[Data to examine — start]
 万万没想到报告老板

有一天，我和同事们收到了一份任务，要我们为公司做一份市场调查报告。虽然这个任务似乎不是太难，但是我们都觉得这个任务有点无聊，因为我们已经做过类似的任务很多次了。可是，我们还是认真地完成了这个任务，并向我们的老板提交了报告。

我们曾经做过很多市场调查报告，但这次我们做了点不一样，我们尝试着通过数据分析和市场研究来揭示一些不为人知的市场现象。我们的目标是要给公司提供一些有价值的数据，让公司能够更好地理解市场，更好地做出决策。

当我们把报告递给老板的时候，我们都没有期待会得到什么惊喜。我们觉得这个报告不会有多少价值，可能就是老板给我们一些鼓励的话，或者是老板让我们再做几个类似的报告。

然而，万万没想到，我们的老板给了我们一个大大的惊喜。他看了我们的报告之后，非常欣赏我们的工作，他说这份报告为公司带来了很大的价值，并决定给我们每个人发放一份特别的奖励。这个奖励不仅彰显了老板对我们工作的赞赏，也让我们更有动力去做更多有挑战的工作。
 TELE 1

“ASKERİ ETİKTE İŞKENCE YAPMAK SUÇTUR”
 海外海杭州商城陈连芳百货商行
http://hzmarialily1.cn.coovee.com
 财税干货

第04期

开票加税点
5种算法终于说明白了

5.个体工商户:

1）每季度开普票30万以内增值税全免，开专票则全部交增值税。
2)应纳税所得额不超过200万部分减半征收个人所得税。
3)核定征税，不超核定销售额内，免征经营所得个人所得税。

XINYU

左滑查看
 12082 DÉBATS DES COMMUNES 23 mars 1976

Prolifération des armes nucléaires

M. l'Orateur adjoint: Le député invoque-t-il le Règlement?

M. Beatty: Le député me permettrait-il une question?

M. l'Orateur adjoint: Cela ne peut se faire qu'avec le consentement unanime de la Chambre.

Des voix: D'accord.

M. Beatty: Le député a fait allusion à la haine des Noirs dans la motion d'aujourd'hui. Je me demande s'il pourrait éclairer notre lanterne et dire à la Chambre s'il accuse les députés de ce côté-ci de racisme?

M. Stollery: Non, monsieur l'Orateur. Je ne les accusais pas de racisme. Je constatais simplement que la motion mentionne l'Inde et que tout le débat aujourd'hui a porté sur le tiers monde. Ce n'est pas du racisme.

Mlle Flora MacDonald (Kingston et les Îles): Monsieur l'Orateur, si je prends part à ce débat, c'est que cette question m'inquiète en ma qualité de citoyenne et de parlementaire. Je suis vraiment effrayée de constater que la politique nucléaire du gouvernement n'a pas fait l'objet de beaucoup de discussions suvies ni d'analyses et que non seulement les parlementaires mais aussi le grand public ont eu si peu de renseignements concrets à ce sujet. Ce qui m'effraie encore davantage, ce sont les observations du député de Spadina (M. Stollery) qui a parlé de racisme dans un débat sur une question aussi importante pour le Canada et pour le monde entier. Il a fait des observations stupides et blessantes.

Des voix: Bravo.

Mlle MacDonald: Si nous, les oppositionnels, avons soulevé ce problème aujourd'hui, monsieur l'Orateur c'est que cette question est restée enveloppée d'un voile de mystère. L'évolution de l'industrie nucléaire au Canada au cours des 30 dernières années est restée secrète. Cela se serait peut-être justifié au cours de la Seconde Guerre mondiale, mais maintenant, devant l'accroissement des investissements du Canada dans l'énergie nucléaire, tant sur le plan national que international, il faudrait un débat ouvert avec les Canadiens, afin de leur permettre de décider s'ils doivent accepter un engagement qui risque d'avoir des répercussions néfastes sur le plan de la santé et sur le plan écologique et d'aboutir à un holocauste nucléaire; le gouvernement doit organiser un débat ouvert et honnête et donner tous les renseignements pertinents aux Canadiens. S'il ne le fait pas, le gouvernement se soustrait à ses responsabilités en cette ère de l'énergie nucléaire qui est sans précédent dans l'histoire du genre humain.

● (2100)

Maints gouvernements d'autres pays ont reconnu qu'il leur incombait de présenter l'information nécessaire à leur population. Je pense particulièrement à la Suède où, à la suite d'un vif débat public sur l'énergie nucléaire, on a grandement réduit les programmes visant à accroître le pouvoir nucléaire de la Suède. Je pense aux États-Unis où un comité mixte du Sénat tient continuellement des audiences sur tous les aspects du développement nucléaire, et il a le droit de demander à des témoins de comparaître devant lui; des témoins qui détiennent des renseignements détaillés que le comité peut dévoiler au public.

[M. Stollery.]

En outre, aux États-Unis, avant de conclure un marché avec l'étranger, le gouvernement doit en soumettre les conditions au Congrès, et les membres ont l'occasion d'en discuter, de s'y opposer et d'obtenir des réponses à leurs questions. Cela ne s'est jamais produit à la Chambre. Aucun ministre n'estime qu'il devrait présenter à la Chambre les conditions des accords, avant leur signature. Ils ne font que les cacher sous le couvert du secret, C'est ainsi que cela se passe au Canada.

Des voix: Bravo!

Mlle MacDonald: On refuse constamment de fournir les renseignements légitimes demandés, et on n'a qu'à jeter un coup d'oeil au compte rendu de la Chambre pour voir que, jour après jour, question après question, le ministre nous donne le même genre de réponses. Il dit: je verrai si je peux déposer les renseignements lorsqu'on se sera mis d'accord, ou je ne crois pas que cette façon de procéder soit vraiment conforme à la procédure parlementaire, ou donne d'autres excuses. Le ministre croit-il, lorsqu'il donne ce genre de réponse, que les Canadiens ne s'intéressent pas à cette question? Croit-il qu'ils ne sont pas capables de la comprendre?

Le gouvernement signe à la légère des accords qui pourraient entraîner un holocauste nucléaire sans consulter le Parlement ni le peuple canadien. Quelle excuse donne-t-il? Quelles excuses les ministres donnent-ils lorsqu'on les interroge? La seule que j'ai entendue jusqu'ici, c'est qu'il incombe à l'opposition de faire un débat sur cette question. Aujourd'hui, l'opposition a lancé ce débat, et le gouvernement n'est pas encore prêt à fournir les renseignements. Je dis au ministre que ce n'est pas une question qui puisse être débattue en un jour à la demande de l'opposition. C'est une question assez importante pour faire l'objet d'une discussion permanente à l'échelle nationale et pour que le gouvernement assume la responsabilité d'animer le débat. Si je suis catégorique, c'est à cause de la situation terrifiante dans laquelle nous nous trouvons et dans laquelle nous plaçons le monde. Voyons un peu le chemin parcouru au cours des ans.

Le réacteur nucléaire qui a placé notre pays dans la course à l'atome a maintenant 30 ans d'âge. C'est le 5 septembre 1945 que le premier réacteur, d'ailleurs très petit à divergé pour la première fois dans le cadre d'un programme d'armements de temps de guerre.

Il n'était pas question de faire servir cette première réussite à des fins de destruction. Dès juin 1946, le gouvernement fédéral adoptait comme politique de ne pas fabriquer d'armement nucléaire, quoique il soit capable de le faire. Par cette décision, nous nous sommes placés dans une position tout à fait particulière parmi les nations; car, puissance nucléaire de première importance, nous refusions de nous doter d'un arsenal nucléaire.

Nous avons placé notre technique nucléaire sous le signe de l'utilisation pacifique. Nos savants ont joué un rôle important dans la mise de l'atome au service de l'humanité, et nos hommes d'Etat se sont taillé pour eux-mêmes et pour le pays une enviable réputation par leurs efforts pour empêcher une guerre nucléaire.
[Data to examine — finish]
- **Exercise**
From the listing above, copy every line that includes the word "atome".

- **Task solution**
Le réacteur nucléaire qui a placé notre pays dans la course à l'atome a maintenant 30 ans d'âge. C'est le 5 septembre 1945 que le premier réacteur, d'ailleurs très petit à divergé pour la première fois dans le cadre d'un programme d'armements de temps de guerre.
Nous avons placé notre technique nucléaire sous le signe de l'utilisation pacifique. Nos savants ont joué un rôle important dans la mise de l'atome au service de l'humanité, et nos hommes d'Etat se sont taillé pour eux-mêmes et pour le pays une enviable réputation par leurs efforts pour empêcher une guerre nucléaire.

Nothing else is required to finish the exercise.